● Task objective
Take every line containing "linkcollection" from the material and copy it.

● Data shown
- - - -

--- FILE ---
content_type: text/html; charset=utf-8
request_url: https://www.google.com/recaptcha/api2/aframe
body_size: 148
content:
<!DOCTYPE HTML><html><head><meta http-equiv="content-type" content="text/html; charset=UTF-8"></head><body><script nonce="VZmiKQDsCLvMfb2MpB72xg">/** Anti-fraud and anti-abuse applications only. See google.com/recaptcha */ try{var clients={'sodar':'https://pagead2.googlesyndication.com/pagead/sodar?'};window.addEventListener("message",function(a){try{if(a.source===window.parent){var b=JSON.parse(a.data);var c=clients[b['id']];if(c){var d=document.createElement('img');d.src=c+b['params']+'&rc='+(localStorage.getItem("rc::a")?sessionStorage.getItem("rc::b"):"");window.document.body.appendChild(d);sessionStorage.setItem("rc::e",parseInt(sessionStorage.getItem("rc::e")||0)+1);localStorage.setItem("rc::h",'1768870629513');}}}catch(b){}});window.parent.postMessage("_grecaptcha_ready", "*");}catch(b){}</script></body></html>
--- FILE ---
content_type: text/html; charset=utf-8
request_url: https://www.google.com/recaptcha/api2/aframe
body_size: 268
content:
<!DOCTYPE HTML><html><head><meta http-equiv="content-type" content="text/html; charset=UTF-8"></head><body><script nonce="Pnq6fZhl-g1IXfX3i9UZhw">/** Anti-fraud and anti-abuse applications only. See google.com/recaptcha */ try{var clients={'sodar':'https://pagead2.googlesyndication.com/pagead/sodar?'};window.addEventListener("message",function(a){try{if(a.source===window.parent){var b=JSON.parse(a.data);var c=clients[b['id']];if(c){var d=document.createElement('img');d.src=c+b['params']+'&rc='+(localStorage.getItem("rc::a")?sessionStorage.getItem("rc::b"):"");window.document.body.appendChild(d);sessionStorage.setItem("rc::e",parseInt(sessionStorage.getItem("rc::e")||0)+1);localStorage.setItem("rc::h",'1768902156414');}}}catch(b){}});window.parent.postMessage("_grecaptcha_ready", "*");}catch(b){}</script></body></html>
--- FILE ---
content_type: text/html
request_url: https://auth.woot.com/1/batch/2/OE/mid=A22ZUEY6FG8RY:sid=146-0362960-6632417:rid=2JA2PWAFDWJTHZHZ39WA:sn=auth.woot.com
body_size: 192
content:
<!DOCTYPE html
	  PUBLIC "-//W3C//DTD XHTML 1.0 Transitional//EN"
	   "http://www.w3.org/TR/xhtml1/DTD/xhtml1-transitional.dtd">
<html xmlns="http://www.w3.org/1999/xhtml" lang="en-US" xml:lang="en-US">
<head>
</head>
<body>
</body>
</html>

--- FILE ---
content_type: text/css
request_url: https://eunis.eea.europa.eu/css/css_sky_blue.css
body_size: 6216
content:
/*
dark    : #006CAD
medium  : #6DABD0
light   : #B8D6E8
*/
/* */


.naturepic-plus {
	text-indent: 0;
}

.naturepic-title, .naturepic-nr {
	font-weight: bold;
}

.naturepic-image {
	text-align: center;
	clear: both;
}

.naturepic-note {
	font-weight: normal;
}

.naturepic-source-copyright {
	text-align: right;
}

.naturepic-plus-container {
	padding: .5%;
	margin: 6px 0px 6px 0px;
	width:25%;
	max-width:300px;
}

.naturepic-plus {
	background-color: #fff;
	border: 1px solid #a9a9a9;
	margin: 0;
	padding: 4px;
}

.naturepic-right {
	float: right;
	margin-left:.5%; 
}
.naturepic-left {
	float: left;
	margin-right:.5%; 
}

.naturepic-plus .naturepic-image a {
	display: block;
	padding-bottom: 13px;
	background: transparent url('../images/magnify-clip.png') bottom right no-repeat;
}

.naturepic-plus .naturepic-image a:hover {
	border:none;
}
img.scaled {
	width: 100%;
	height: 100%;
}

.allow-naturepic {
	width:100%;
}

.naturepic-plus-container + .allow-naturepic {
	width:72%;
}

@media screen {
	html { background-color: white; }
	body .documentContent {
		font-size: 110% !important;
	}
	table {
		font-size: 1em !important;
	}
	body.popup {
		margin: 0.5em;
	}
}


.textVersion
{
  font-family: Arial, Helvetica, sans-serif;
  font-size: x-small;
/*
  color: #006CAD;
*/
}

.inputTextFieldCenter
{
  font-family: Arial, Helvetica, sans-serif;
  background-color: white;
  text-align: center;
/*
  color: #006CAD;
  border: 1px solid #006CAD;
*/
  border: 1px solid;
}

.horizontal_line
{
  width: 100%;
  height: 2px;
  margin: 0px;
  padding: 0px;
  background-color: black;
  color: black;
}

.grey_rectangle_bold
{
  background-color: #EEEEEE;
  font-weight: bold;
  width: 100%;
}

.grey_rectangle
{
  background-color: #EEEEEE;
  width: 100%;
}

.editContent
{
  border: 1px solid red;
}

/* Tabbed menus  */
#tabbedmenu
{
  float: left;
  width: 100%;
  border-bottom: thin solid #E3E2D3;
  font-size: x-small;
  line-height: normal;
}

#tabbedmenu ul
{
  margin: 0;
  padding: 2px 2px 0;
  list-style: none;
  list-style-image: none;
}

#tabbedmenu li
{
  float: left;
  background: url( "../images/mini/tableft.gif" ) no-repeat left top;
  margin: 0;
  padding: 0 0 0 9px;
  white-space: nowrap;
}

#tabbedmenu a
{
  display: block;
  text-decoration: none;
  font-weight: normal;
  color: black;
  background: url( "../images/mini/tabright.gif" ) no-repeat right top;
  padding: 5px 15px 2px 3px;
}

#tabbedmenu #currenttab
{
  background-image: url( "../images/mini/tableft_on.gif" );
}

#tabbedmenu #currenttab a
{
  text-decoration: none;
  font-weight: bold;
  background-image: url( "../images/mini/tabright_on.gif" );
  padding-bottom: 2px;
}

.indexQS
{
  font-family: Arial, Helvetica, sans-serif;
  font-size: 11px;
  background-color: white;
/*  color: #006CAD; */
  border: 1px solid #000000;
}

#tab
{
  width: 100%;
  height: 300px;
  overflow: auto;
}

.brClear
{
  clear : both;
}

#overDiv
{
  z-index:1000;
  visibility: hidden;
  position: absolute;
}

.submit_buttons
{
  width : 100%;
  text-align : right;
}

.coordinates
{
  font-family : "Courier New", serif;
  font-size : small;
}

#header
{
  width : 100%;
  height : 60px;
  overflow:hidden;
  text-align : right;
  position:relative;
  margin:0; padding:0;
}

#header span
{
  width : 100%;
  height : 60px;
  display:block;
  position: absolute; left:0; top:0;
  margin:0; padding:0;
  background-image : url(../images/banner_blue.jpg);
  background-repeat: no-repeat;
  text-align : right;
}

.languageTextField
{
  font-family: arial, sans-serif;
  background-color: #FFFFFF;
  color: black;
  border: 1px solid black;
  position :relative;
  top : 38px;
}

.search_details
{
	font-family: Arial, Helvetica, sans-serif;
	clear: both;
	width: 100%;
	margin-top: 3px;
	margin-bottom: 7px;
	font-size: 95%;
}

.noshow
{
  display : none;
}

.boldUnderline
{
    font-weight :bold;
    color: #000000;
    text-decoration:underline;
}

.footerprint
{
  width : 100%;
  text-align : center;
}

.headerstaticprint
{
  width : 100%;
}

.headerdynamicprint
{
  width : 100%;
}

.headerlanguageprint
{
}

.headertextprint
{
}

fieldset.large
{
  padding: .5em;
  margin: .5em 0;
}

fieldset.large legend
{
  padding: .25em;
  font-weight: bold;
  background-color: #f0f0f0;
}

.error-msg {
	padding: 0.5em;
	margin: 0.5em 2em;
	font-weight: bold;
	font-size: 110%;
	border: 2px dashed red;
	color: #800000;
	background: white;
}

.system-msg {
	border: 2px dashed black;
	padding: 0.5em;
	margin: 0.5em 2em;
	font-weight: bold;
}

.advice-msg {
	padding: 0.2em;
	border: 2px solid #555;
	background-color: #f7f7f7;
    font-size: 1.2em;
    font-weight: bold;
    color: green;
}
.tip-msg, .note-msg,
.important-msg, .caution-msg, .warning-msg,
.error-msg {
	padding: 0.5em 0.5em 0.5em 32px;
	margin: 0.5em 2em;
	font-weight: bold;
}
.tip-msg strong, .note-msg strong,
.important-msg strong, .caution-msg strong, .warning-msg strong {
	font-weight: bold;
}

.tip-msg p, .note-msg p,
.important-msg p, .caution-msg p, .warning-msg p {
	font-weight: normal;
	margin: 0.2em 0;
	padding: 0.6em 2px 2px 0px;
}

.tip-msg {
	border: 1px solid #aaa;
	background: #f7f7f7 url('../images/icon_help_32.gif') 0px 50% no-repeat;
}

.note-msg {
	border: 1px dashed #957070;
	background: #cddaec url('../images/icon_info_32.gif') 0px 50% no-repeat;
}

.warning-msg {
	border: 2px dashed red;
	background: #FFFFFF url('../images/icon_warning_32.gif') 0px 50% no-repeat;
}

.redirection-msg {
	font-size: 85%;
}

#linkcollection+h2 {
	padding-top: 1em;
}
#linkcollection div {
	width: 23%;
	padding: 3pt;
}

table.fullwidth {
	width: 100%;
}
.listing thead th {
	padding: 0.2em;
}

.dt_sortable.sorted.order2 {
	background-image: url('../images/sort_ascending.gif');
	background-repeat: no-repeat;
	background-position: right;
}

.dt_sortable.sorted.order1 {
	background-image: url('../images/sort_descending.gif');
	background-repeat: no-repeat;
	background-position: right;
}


- - - -

● Your solution
#linkcollection+h2 {
#linkcollection div {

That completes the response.